◆ Tugas yang Dikerjakan
(1) Dalam teks tentang negara kolonial, negara-negara Eropa mana saja yang disebut saling berkompetisi?
(2) Apakah setiap pernyataan berikut sesuai dengan teks tentang negara kolonial? Jawab ya atau tidak, lalu kutip kata-kata teks yang menentukannya. (a) Semua kerajaan atau wilayah di Nusantara menjadi target. (b) Saat masuk ke Indonesia, negeri-negeri Eropa lebih banyak menerapkan mekanisme kompromistis. (c) Belanda-Portugis lebih banyak memosisikan penguasa lokal sebagai musuh.
(3) Kutip dengan tepat bagian teks tentang negara kolonial yang dimulai dari "Tidak semua kerajaan/wilayah" sampai dengan "nasional di Nusantara.".

◆ Kutipan Teks
________________________________________

Tentu tidak cukup hanya dengan mengukur sepihak proses ini. Kita perlu melihat bagaimana postur negara kolonial yang dibangun dan dikelola oleh imperialis-kolonialis Eropa, khususnya oleh Belanda. Meski di Eropa spirit Revolusi Perancis mengakibatkan banyak gelombang penghancuran otoritas tunggal monarki absolut menjadi bentuk pemerintahan parlementer, namun saat negeri-negeri Eropa masuk ke Indonesia mekanisme kompromistis lebih banyak diterapkan. Kompetisi sesama negara eropa(Belanda, Inggris, Portugis, Spanyol) mendorong sikap maksimum yang diharapkan dari raja-raja atau penguasa lokal, hanyalah loyalitas mereka terhadap monopoli dagang atas komoditas favorit pasar Eropa.
Tidak semua kerajaan/wilayah menjadi target. Setidaknya ada tiga pertimbangan yang digunakan: (1)Daerah kaya hasil-hasil bumi, (2)kerajaan dengan pelabuhan dan armada martim yang besar, dan (3)negeri-negeri resisten atas politik kolonial. Karena itu cukup banyak wilayah sosial yang tidak terjangkau dan berjalan sesuai mekanisme lokal semata. Belanda-Portugis lebih banyak memosisikan penguasa lokal sebagai bagian dari aliansi strategis saling menguntungkan. Bahkan membagi wilayah dan otoritas kekuasaan menjadi mungkin demi terjaganya otoritas kolonial secara nasional di Nusantara.

________________________________________

◆ Data yang Tersedia

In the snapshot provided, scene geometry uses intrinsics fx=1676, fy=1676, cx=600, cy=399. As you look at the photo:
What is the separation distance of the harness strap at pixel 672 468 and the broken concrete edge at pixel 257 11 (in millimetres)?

________________________________________

◆ Jawaban Latihan
(1) Belanda, Inggris, Portugis, dan Spanyol.

(2)
(a) Tidak: "Tidak semua kerajaan/wilayah menjadi target."
(b) Ya: "saat negeri-negeri Eropa masuk ke Indonesia mekanisme kompromistis lebih banyak diterapkan"
(c) Tidak: "Belanda-Portugis lebih banyak memosisikan penguasa lokal sebagai bagian dari aliansi strategis saling menguntungkan."

(3)
Tidak semua kerajaan/wilayah menjadi target. Setidaknya ada tiga pertimbangan yang digunakan: (1)Daerah kaya hasil-hasil bumi, (2)kerajaan dengan pelabuhan dan armada martim yang besar, dan (3)negeri-negeri resisten atas politik kolonial. Karena itu cukup banyak wilayah sosial yang tidak terjangkau dan berjalan sesuai mekanisme lokal semata. Belanda-Portugis lebih banyak memosisikan penguasa lokal sebagai bagian dari aliansi strategis saling menguntungkan. Bahkan membagi wilayah dan otoritas kekuasaan menjadi mungkin demi terjaganya otoritas kolonial secara nasional di Nusantara.